Gunilla, not yet 20, had arrived in America to seek her fortune in show business and modeling. She got a place in the chorus of Nat King Cole’s touring musical show Sights And Sounds and when Cole saw her, he was smitten. The actress would later appear in the recurring role as Billie Joe on the hit TV comedy series, Petticoat Junction.

It was said that Gunilla inspired all the album of love songs that Cole recorded in 1964. Reportedly, he admitted to close associates that he was pretty much obsessed by her. Maria hired a private detective who discovered that Cole was spending most of his time away from stage or studio in Gunilla’s flat. There was a furious confrontation that ended with Maria scratching her husband’s face.

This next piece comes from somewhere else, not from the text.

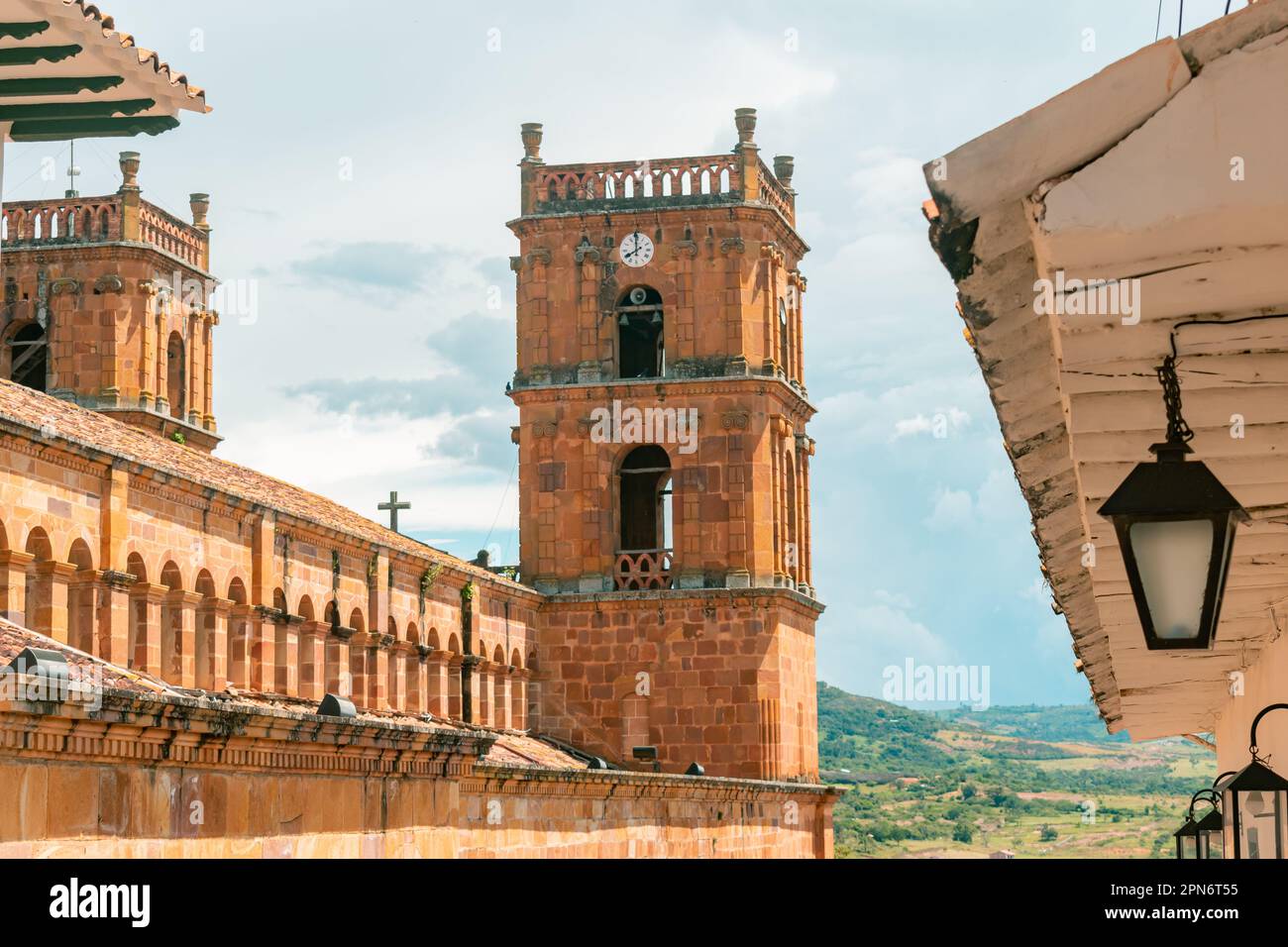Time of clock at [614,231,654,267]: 7:59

Maria and Cole put their talk of divorce to rest when he was found to have terminal cancer. Cole’s years of heavy smoking had caught up with him. He had his left lung removed in December 1964 and after the surgery, the doctors informed Maria that he only had months to live. Maria kept the news of her husband’s terminal illness a secret from the public. While in the hospital, Maria made sure no outside calls were put to Cole’s room. She even had Cole call Gunilla to inform her that he’d be staying with his wife.

On February 15, 1965, Cole passed away; he was 45 years old.

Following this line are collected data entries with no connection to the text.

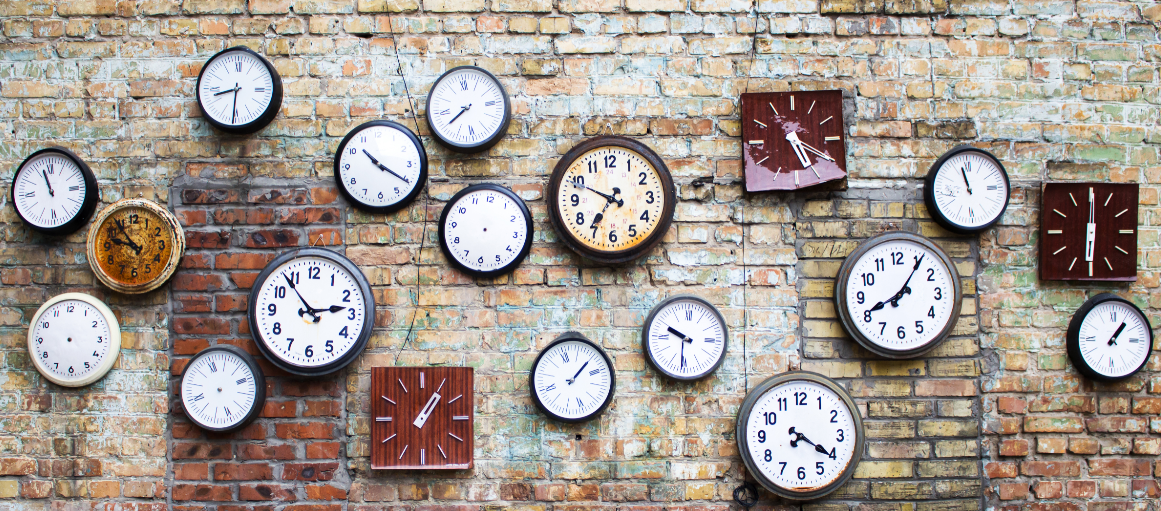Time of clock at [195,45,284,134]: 8:30
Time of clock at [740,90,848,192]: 5:20
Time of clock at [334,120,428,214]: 10:20
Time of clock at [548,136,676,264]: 6:49
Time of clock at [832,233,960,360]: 8:05
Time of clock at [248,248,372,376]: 2:53
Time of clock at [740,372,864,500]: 7:20
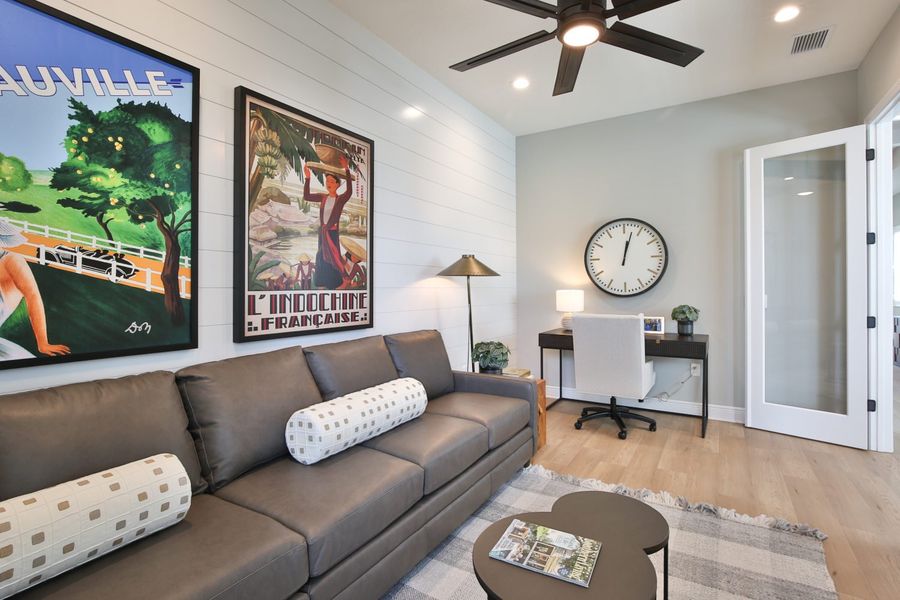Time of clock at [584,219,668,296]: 12:02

Most famously, in 1991, Natalie Cole and her producer originated the “virtual duet” practice, now commonplace in the music industry, when they “resurrected” her late father to create a new version of his signature song “Unforgettable” featuring them both.

Natalie Cole and her dad

Singer Johnny Mathis summed up his dear friend Nat King Cole best, “He was the nicest man you’d ever want to meet in your life,” Mathis recalls of his friend. “Just a very down-to-earth person who happened to be one of the greatest musicians of all time. And he became, of course, a model for so many people, especially someone like myself.”